* **TRECHO SELECIONADO**:
Embora o estatismo não tenha tido êxito em suplantar os outros ideais socialistas com seu próprio ideal, conseguiu derrotar todos os outros ramos do socialismo na prática política.  Apesar de suas opiniões e objetivos divergentes, hoje, todos os grupos socialistas procuram influenciar os preços de mercado através de intervenção e pressões externas,

A teoria do controle de preços deve investigar os efeitos da interferência governamental sobre os preços de mercado no sistema de propriedade privada.  Não é função sua analisar os controles de preços num sistema socialista que formalmente e na aparência externa, preserve a propriedade privada, mas que usa os controles de preços para orientar a produção e o consumo.  Nesse caso os controles têm uma importância meramente técnica e não influência sobre a natureza do problema.  E esses controles, por si mesmos não configuram uma diferença entre sociedade socialista, que os usa, e as outras sociedades socialistas, que se organizam, segundo linhas diferentes.

A importância da teoria de controle de preços torna-se evidente na argumentação de que há, ainda, um terceiro sistema social, além daquele que se baseia na propriedade privada e o fundamentado na propriedade pública; esse terceiro sistema é o que mantém a propriedade privada dos meios de produção, mas “regulada” pela intervenção do governo.  Os Socialistas de Cátedra e os Solidaristas, juntamente com inúmeros estatistas e partidos políticos poderosos, continuam acreditando na possibilidade de que, por um lado, o terceiro sistema desempenhe uma função importante na interpretação da história econômica durante a Idade Média e, por outro, constitua o fundamento teórico do intervencionismo moderno.

 

2.  CONTROLE DE PREÇOS

 

Controles Sancionadores.  Podemos denominar de controles “sancionadores” aqueles que estabelecem preços tão próximos aos que o mercado livre estabeleceria, que apenas consequências insignificantes poderiam surgir.  Estes controles desempenham uma função simplesmente limitada, não alcançando consideráveis objetivos econômicos através da interferência das forças de mercado.  O governo pode apenas aceitar os preços de mercado e sancioná-los com sua intervenção.  Ocorre o mesmo, quando o governo impõe preços-teto acima dos preços de mercado, e preços mínimos, abaixo deles.  O caso é ligeiramente diferente, quando o governo impõe controles a fim de forçar o monopolista a cobrar preços competitivos em vez de elevar os preços monopolísticos.  Se o governo criar monopólios ou limitar o número de competidores, promovendo, desse modo, acordos monopolísticos, deverá, sem dúvida, lançar mão dos controles de preços, se não quiser forçar os consumidores a pagar os preços monopolísticos.  Em nenhum desses casos o resultado da intervenção do governo representa um desvio de preço em relação ao mercado ativo.

* **OBJETIVO DO EXERCÍCIO**:
Transcreva, do trecho sobre controle de preços, a passagem que vai de "A importância da" a "do intervencionismo moderno.".

* **EXTRATO DOS DADOS**:
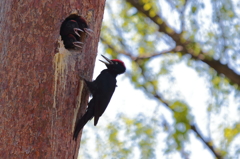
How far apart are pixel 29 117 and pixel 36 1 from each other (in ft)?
3.20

* **SOLUÇÃO DO PROBLEMA**:
A importância da teoria de controle de preços torna-se evidente na argumentação de que há, ainda, um terceiro sistema social, além daquele que se baseia na propriedade privada e o fundamentado na propriedade pública; esse terceiro sistema é o que mantém a propriedade privada dos meios de produção, mas “regulada” pela intervenção do governo.  Os Socialistas de Cátedra e os Solidaristas, juntamente com inúmeros estatistas e partidos políticos poderosos, continuam acreditando na possibilidade de que, por um lado, o terceiro sistema desempenhe uma função importante na interpretação da história econômica durante a Idade Média e, por outro, constitua o fundamento teórico do intervencionismo moderno.